Selon une enquête du Guardian et de DeSmog publiée le 8 mars 2026, des navires chinois qui sont restés ancrés pendant des mois au large des îles Bijagos, en Guinée Bissau, ont récemment transformé des sardinelles en farine et en huile de poisson destinées à l’export, en particulier pour l’aquaculture et l’élevage.
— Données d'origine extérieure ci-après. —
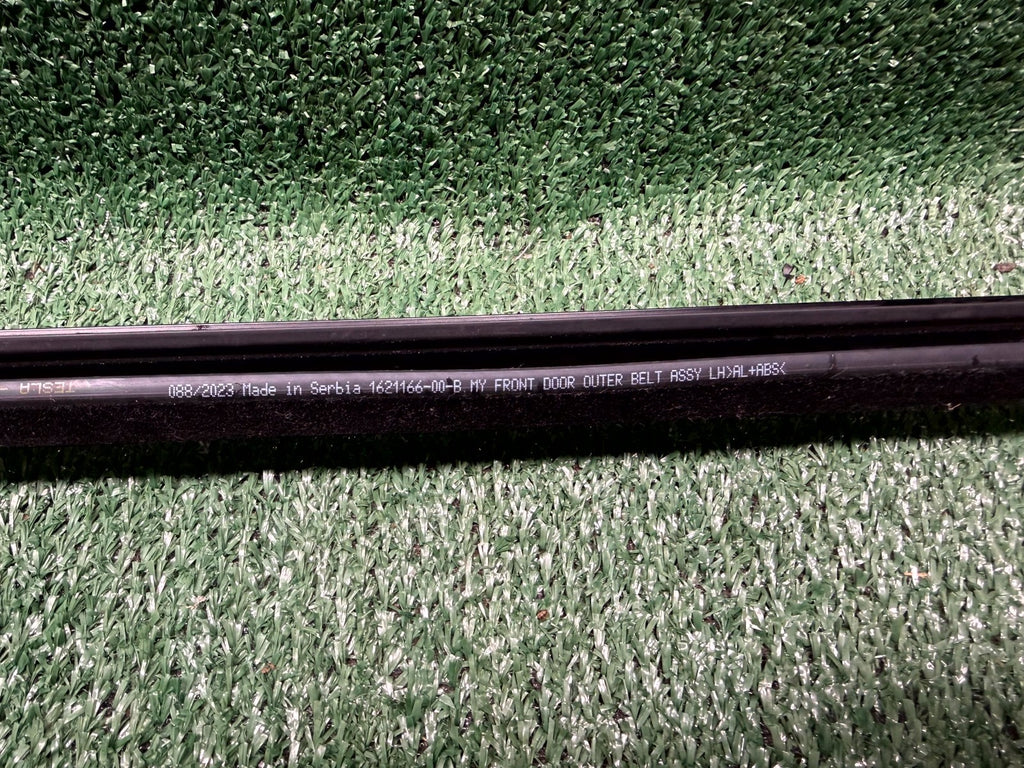 ♦️2020 – 2024 TESLA MODEL Y FRONT LEFT DOOR WINDOW BELT MOLDING OEM 1621166-00-B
Transbordements en mer, systèmes de localisation coupés pour éviter les contrôles, pêche intensive de petits pélagiques : cette activité, qui repose sur un système opaque, s’appuie sur des flottes de pêche, notamment turques, qui opèrent régulièrement en dehors des règles et qui déploient toute une chaîne parallèle, loin des autorités.

Pêche locale fragilisée

Résultat : au-delà de l’impact environnemental, pour les populations locales, les conséquences de cette exploitation à la limite de la légalité sont immédiates. En Guinée-Bissau où le poisson constitue la principale source de protéines, les stocks diminuent ainsi rapidement et les prix augmentent. Très concrètement, des milliers de pêcheurs artisanaux ont vu leurs prises se raréfier, leurs revenus chuter et leur sécurité alimentaire être menacée sous le coup de la mise en place d’un nouveau modèle économique reposant sur la captation d’une ressource locale, sa transformation en mer et son intégration à des chaînes d’approvisionnement mondialisées au profit d’acteurs étrangers.  

Face à cette situation, les autorités ont bien décrété une interdiction de l’activité de ces bateaux, mais sans grand effet pour l’instant, son application restant incertaine du fait du manque de moyens de contrôle en mer.